We are right to be concerned about video of human suffering being leaked or misused.

How we can move forward
 

Despite the potential problems with body cameras, we cannot afford to be paralyzed into inaction. With innovation comes risk, but the stakes are simply too high to do nothing.

More police departments should employ body cameras. But while they are an exciting technology, they should not be embraced blindly. Echoing recommendatI ons made by the US Department of Justice, police departments (while taking into account their unique “resources [and] law enforcement needs”) must be ready to invest in well-researched departmental procedures that covers where and when cameras are to be worn, when they are to be turned on, when they can be turned off, who will have access to recorded video and for what reasons, and dozens of other concerns.

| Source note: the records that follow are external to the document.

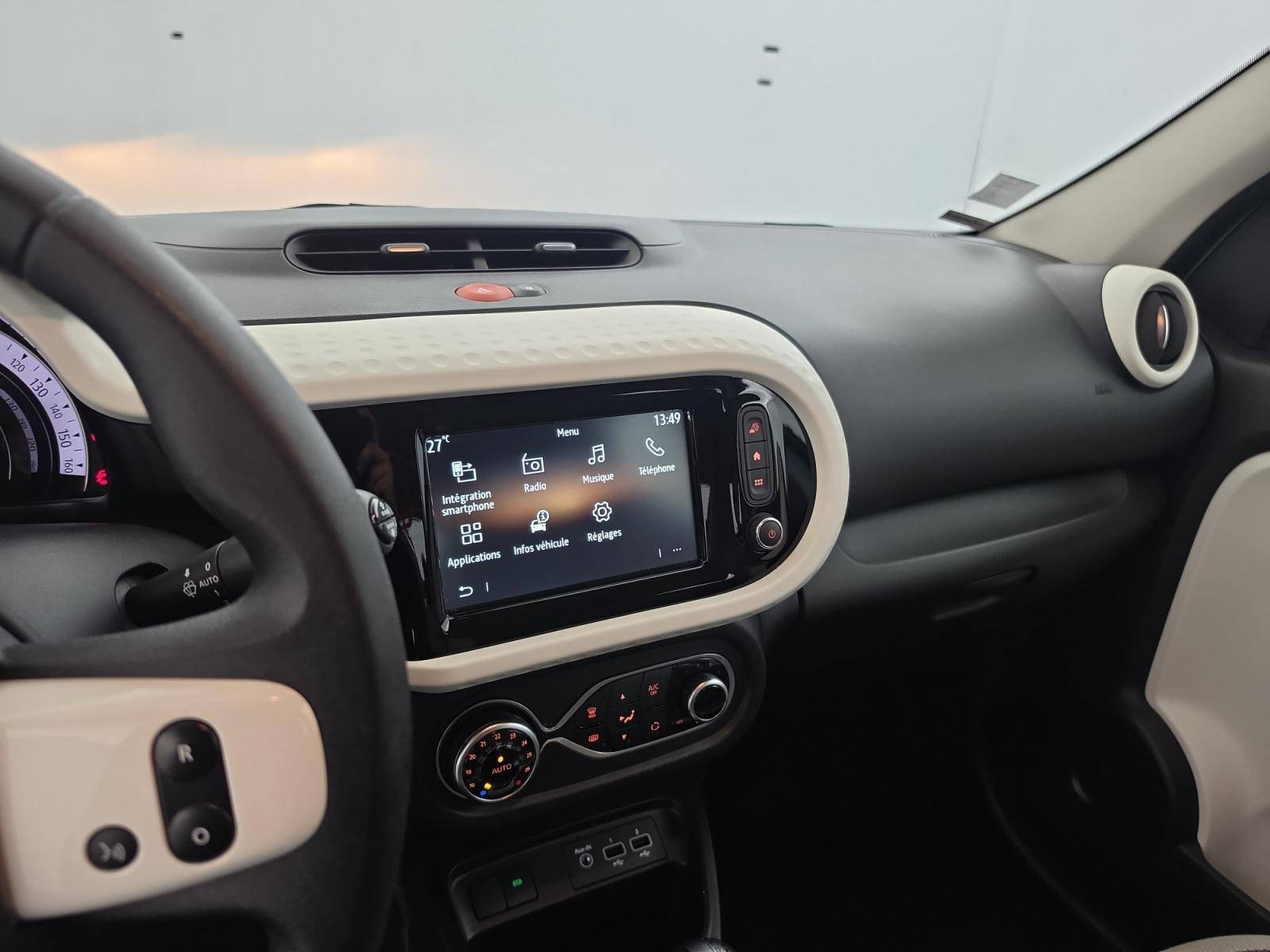 Vente en ligne Renault Twingo Electrique Twingo III E-Tech au prix de 11 990 €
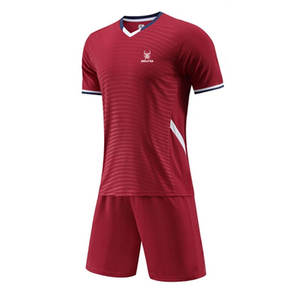 Uniforme de Fútbol de Diseño Nuevo Fabricado en Pakistán, Uniforme de Fútbol con Logotipo Personalizado, Uniforme de Fútbol Resistente - Product Image 1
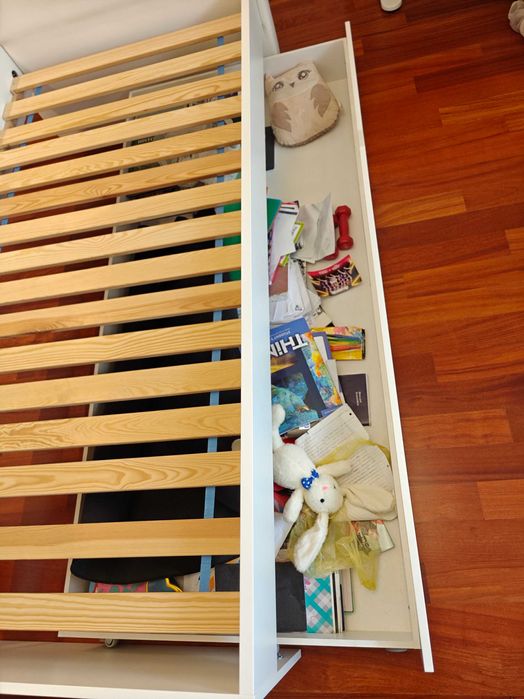 Łóżko młodzieżowe Meblik Tapicerowane Białe Materac 190x90 Szuflada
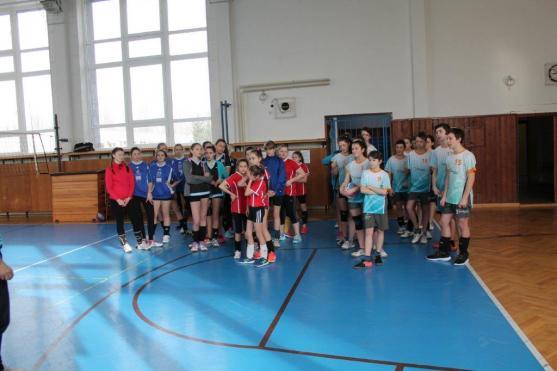 V březnu broumovští volejbalisté hráli tři turnaje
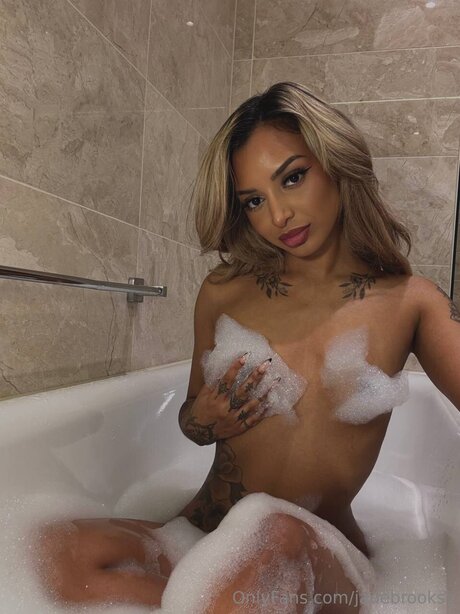 Jadebrookss naked on onlyfans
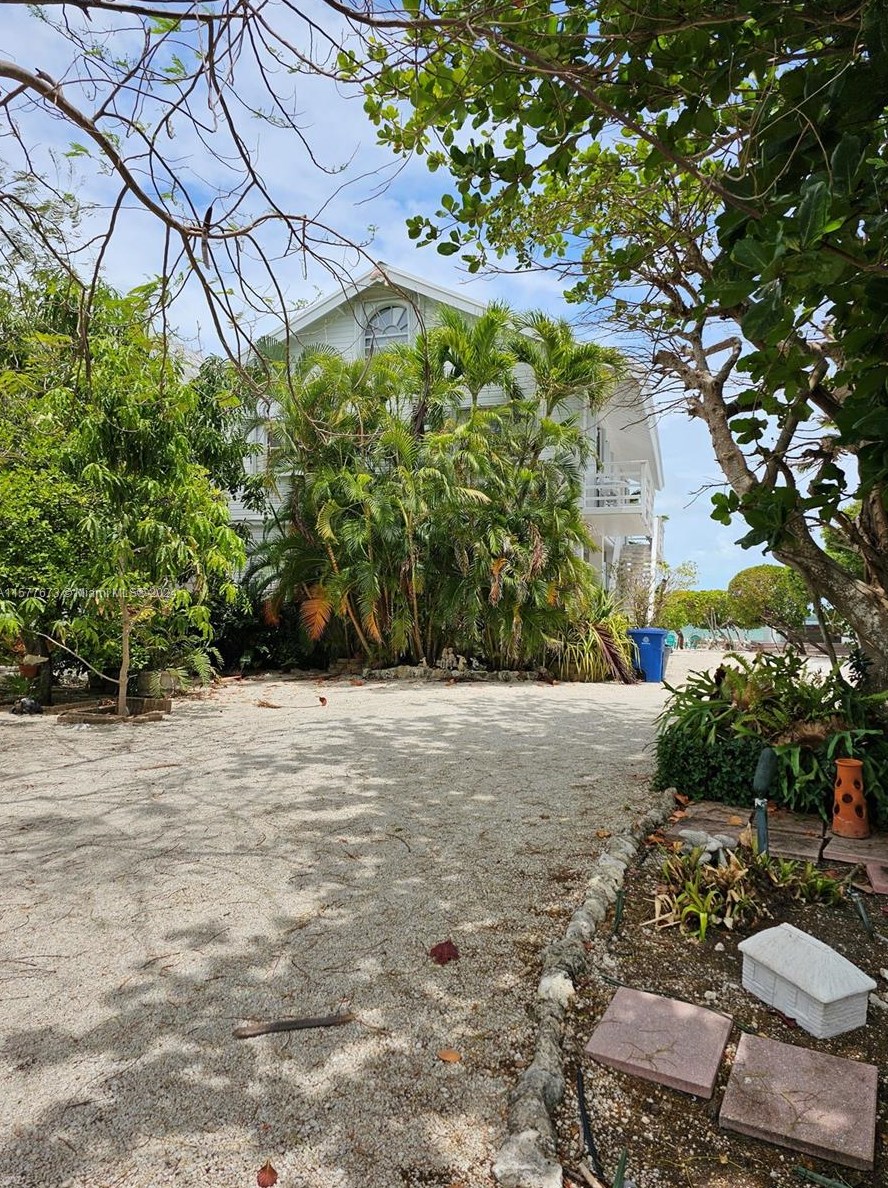 575 Hazel St, Key Largo FL 33037-3125 exterior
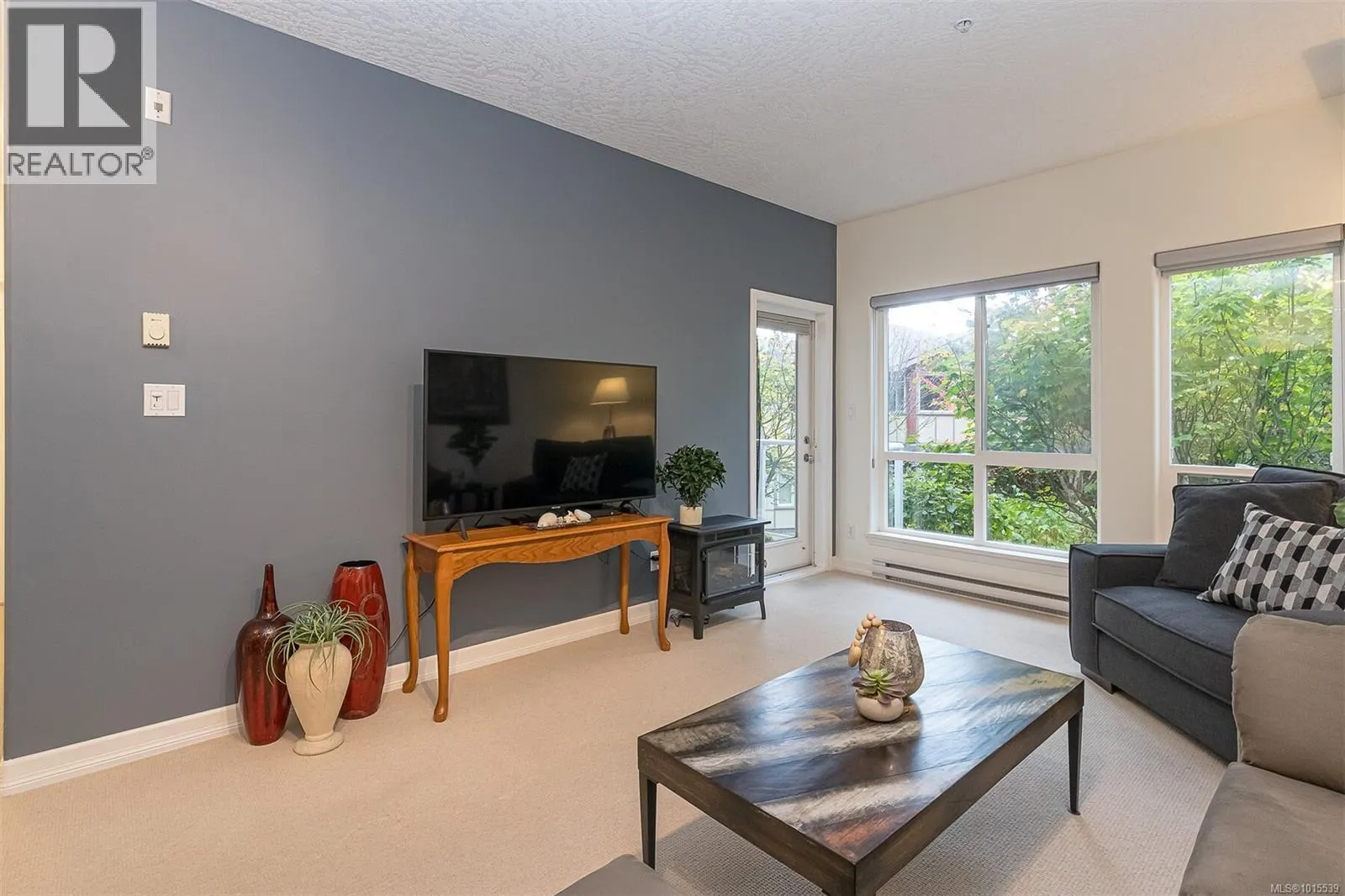 107 3915 Carey Rd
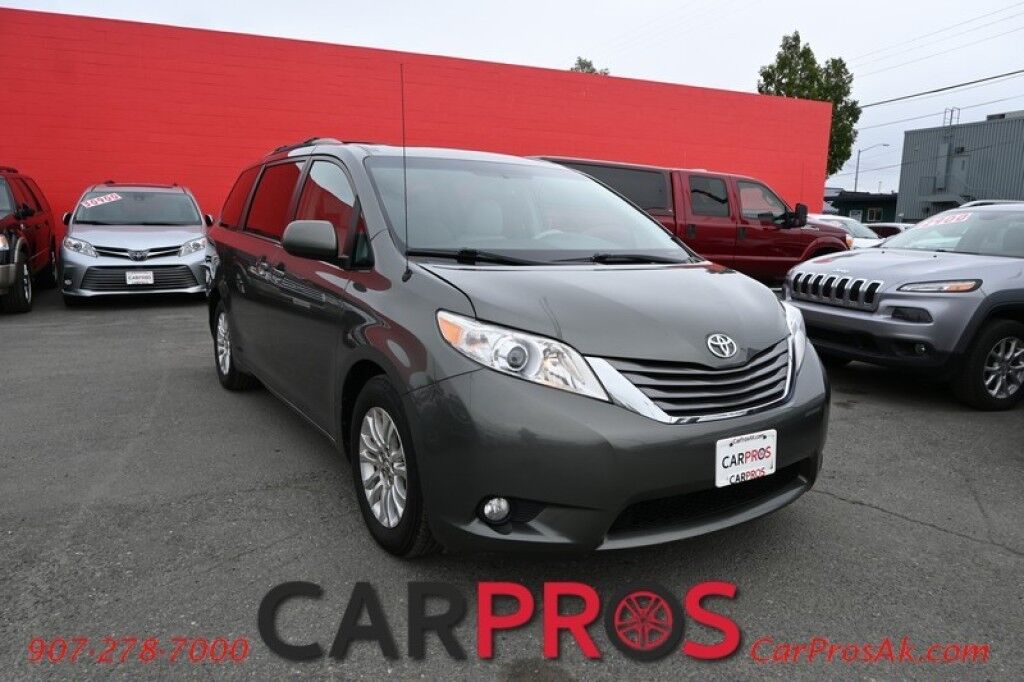 2013 Toyota Sienna XLE - Power & Heated Leather Seats - Power Sliding Doors - Seats 8 - Backup Camera - Blind Spot Monitor - Keyless Entry - Sunroof - Power Liftgate - Tow Package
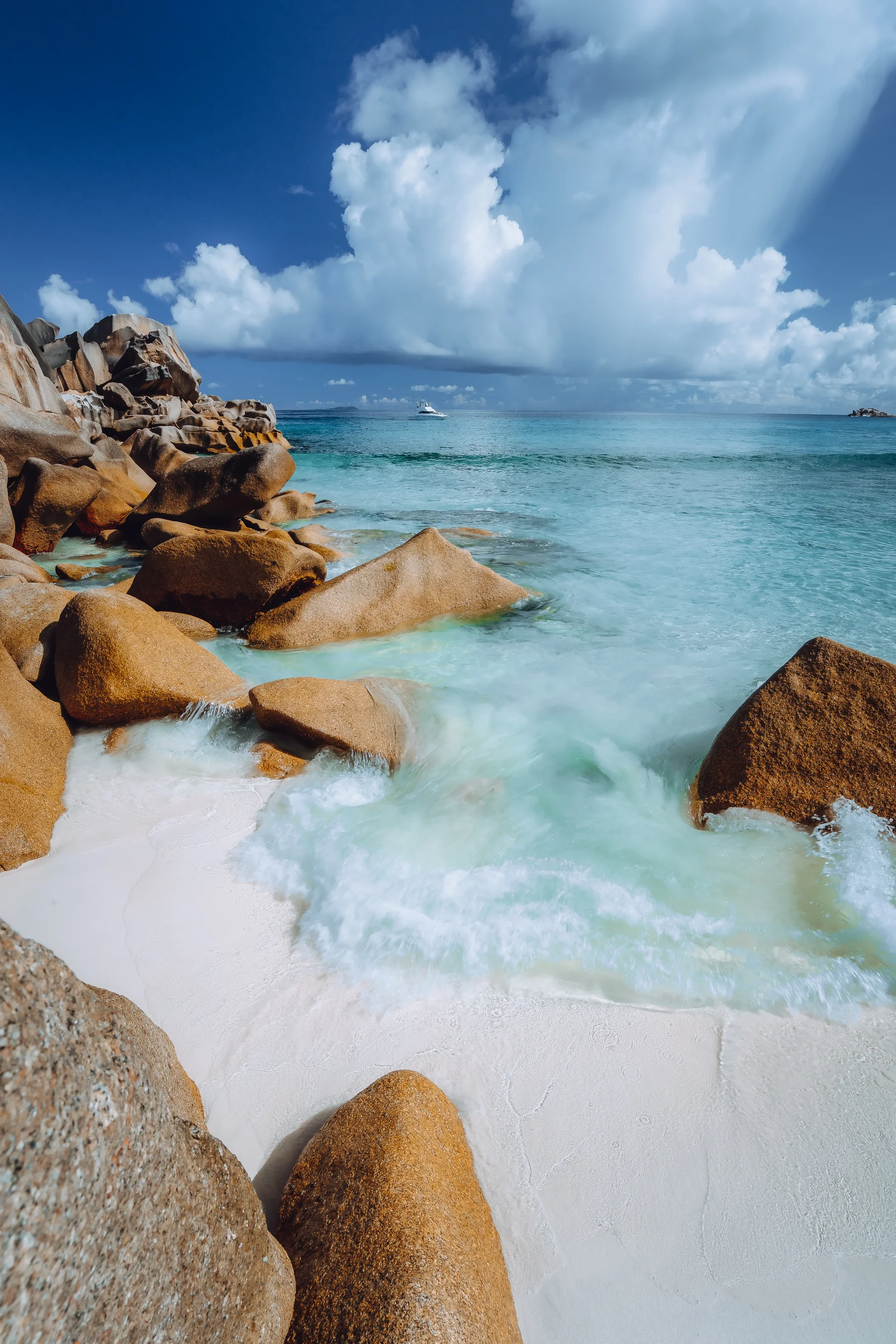Beautifully Shaped Granite Boulders Blue Lagoon Grand Anse Beach La Digue Island Seychelles. Nature wallpaper. 3959×5938px…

Clear departmental policies are critical for ensuring officers know what is expected of them and to ward off potential problems with body cameras that might arise. If departments can set strong policy foundations, their officers and the communities they patrol stand to benefit greatly from the civilizing effect of body cameras.

The stage is then better set for the kind of calm, fair, and respectful police-citizen interactions that are less likely to result in violence and may even improve the relationship between police and the public.

Michael Sierra-Arevalo is a doctoral student in the Yale department of sociology, and an affiliate fellow at ISPS. His research focuses on police, legitimacy, and interactions between police and community members.